Llegó el momento. Joel movió la cortina, y dio el primer paso. Le dije que se sentara porque necesitábamos conversar, y arreglar nuestros conflictos como personas civilizadas que somos, y no como bestias. Él no mostró ningún mal gesto, y se sentó. Le conté la verdad sobre lo que estaba sucediendo, mencionándole que le había sido infiel, y que no esperaba que me perdonara, pero que al menos me entendiera, por los malos tratos que él me había dado durante el último mes. Joel no dijo nada y me dejó proseguir. Le pregunté que por qué todo este enredo había empezado por simple hecho de haberle mencionado querer un hijo. Joel dijo que él es infértil, y que se había enterado de esto hace muchísimos años atrás, pues, él había tenido una esposa, con quién intentó tener un hijo, mas nunca lo logró, y que ya no estaba con ella más porque ésta había fallecido. Se disculpó por no habérmelo dicho con anterioridad, y dijo que esto justifica su agresividad porque tenía miedo de que yo me enterase, y que lo dejara, encontrándose él en una soledad nuevamente. Le dije que no tenía de qué aterrarse o avergonzarse, que si estamos juntos es para superar los problemas juntos, pues una vez que te unes a una persona por matrimonio, es para toda la vida.Luego de allí le di un abrazo, y pues, hoy día seguimos juntos, y felices.

 

Entonces fui a visitar a mi madre y le conté lo sucedido, detalladamente. Se disculpó conmigo por haberme exigido tener un marido e hijos, pero le aclaré que quien realmente era culpable era yo, por haberme centrado en mi mundo y no haber colaborado, pues lo único que sabía hacer era auto-compadecerme y auto-provocarme mi tristeza.

 

Estoy en deuda con Jesús, pues me hizo ver todas mis faltas y me ayudó a madurar emocional, mental y espiritualmente.
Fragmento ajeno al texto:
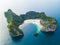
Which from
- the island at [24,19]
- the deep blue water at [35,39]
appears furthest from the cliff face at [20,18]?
the deep blue water at [35,39]

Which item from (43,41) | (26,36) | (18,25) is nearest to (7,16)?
(18,25)

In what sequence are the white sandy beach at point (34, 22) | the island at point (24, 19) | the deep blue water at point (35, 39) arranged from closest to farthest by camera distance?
the deep blue water at point (35, 39)
the island at point (24, 19)
the white sandy beach at point (34, 22)

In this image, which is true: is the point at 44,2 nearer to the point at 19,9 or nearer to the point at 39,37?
the point at 19,9

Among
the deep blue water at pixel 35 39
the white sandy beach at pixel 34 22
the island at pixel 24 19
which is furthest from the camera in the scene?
the white sandy beach at pixel 34 22

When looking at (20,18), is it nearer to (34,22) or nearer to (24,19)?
(24,19)

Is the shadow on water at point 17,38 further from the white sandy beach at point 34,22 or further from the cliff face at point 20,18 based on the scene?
the white sandy beach at point 34,22

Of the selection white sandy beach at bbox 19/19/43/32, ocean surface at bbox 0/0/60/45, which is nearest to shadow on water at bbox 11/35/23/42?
ocean surface at bbox 0/0/60/45
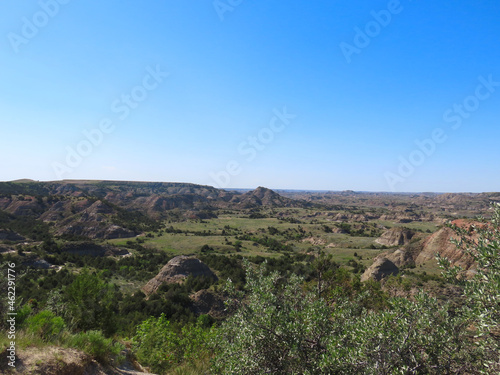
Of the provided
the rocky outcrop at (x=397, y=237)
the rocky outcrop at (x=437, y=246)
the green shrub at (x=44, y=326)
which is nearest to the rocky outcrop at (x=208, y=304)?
the green shrub at (x=44, y=326)

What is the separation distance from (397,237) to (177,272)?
215 feet

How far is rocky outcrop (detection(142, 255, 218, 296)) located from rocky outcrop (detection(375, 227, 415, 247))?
189 ft

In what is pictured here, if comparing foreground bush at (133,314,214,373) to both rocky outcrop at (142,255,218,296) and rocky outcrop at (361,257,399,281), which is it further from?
rocky outcrop at (361,257,399,281)

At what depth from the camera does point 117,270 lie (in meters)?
46.8

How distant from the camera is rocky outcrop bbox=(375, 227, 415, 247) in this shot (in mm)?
74750

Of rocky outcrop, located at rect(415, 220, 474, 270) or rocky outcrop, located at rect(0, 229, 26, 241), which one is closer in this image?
rocky outcrop, located at rect(415, 220, 474, 270)

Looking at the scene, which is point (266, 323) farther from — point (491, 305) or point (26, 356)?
point (26, 356)

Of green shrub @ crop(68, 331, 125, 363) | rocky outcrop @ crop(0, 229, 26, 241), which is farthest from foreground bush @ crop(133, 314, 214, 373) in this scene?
rocky outcrop @ crop(0, 229, 26, 241)

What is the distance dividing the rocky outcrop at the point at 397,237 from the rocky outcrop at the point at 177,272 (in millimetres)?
57559

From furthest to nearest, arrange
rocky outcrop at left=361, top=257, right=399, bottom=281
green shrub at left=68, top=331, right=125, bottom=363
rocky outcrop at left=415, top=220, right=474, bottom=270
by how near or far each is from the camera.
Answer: rocky outcrop at left=415, top=220, right=474, bottom=270, rocky outcrop at left=361, top=257, right=399, bottom=281, green shrub at left=68, top=331, right=125, bottom=363

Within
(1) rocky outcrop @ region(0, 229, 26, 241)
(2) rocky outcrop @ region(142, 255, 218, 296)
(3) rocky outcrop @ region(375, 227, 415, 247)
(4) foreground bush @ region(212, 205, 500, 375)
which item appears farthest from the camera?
(3) rocky outcrop @ region(375, 227, 415, 247)

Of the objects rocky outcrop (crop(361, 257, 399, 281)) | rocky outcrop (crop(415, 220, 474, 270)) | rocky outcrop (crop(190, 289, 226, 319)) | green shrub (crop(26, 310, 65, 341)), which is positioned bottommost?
rocky outcrop (crop(190, 289, 226, 319))

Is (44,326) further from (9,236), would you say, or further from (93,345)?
(9,236)

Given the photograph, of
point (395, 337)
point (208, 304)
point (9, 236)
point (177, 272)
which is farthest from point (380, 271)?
point (9, 236)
Desde aquel día comencé a predicar la palabra de Dios y a difundir las buenas obras que Jesús hace por los que más las necesitan. Él vacío que sentía antes ya no lo siento más, pues obrar por el bien me ha hecho llenar ese hoyo que parecía no desaparecer. Y por si llegas a leer esto, ¡Mil Gracias Jesús!